The Walther Collection, which was presented under the fair’s private-collection exhibition banner, paid homage to the passion and curiosity of its German patron, the 63-year-old Artur Walther. The collection is arguably one of the most significant bodies of African photo and video artwork in the world. A former Goldman Sachs partner who became a collector, patron and photo authority, Walther believes that “[African photography and video] is underlooked, under-researched, underdiscussed, undershown and underappreciated in the context of all other photography”.
After retiring from his career on Wall Street, Walther built the foundations of his collection with Chinese photographic work. Then he discovered what he calls the “convincing work” of African photographers with the help of curator Okwui Enwezor.
Taxonomy and seriality are large themes in Walther’s collection: take, for example, Nigerian JD Okhai Ojeikere’s untitled collection of African braids (1974) or the portrait work of Malian photographer Seydou Keïta (1952-1955).
History and memory
With an informed perspective on territory and identity Walther created a body of work now housed in a museum in his birthplace of Neu-Ulm in Germany and the Walther Collection Project Space in New York. The most recent exhibition opened on June 16. Titled Appropriated Landscapes, the show deals with the effects of war, memory, energy, architecture and migration on the landscapes of Southern Africa.
Walther’s collection features works by Jo Ractliffe, Santu Mofokeng, Zanele Muholi, Berni Searle, Malick Sidibé, Guy Tillim, Hentie van der Merwe, Nontsikelelo Veleko and others.
Walther’s presence at the fair magnified the organisers’ intentions behind an African spotlight.
During a presentation at Paris Platform, the fair’s space for creating dialogue about photography, Walther said: “There are regions we have either never looked at or looked at in a very strange way, or are now only starting to look at ... We are looking away from geography and we are looking at contexts. And we are putting these [African] artists in a different context.”
Walther suggested an important tipping point for African photography outside of its regional context and the frequent mentioning of African photographers’ names at the fair supported the idea, if only anecdotally. Marked by their absence, there were no African galleries at Paris Photo apart from the four major South African exhibitors.
The Bamako showcase, which featured South Africans Hussain and Hasan Essop and the often-referenced Muholi, was sadly hamstrung by an underwhelming presentation and positioning at the fair.
The four South African galleries included Bailey Seippel, which featured the works of Cedric Nunn (FNB art prize-winner at the Joburg Art Fair) Bob Gosani, Ranjith Kally, GR Naidoo, Sam Nzima, some unknown Drum photographers and Paul Weinberg.

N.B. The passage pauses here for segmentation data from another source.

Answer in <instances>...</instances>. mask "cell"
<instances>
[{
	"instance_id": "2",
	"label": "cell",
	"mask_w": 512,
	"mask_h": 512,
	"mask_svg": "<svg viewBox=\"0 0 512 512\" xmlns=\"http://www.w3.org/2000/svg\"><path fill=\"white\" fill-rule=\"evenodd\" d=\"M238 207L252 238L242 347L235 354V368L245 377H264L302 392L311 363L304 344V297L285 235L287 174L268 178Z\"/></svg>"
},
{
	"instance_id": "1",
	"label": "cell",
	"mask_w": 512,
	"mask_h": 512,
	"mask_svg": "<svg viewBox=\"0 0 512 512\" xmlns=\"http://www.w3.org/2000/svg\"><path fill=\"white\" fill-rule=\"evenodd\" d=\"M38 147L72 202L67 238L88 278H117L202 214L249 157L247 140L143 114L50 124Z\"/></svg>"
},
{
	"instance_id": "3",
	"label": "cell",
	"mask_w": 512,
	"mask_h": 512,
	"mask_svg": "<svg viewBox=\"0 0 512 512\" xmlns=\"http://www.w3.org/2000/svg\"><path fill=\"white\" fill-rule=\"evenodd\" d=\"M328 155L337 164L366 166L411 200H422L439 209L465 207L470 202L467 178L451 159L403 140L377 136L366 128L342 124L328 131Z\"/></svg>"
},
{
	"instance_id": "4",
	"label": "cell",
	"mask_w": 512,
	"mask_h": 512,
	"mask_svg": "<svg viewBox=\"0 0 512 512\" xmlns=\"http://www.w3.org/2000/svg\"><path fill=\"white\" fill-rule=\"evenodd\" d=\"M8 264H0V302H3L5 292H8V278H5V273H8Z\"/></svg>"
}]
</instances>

Gallery Momo from Johannesburg highlighted the work of Ayana V Jackson alongside Sammy Baloji, Patricia Driscoll, Alf Kumalo, Rodney Place, Mary Sibande and Andrew Tshabangu.
The Goodman Gallery showed the entire In Boksburg series by David Goldblatt as well as work from Mikhael Subotsky, Jodi Bieber and Nontsikelelo Veleko, and the Stevenson Gallery dominated the entrance traffic to the fair, showing Pieter Hugo’s Permanent Error series alongside work by Viviane Sassen.
The current fixation on archives took shape across the fair, most notably at the Daniel Blau exhibit featuring a collection titled One Giant Leap: Rare Nasa photographs, 1965-1981.
This sublime photo collection included, among others, the first photo of Earth seen from the lunar orbit (1966) and at a distance of 362 000km (1967).
Pictures by the book
Although Paris Photo is already a massive event just with the gallery component, this year it also included a book exhibition space for publishers and specialist booksellers. Here book signings were held alongside rare and limited-edition book sales and a book exhibition of Ed van der Elsken’s 1956 title, Love on the Left Bank.
Chantal Pontbriand, former head of exhibition research and development at the Tate Modern and a prominent art critic and curator, edited the official Paris Photo book, Mutations: Perspectives on Photography. In it Pontbriand crafts a notable compendium of text and photo essays from well-known sociologists, collectors and critics. Under the themes of geography, technology, society-media and the body, she navigates the concept of mutations in modern photography.
In this context she acknowledges the influence of the internet, computer science and even artificial intelligence on the art form. What Pontbriand calls “the new reality of the image” was reflected throughout Paris Photo—it suggested the changing conventions of photography. She hints at a transformation point and new horizons for photography where the “phenomena of production and reception are mixed, turned upside down, even inverted”.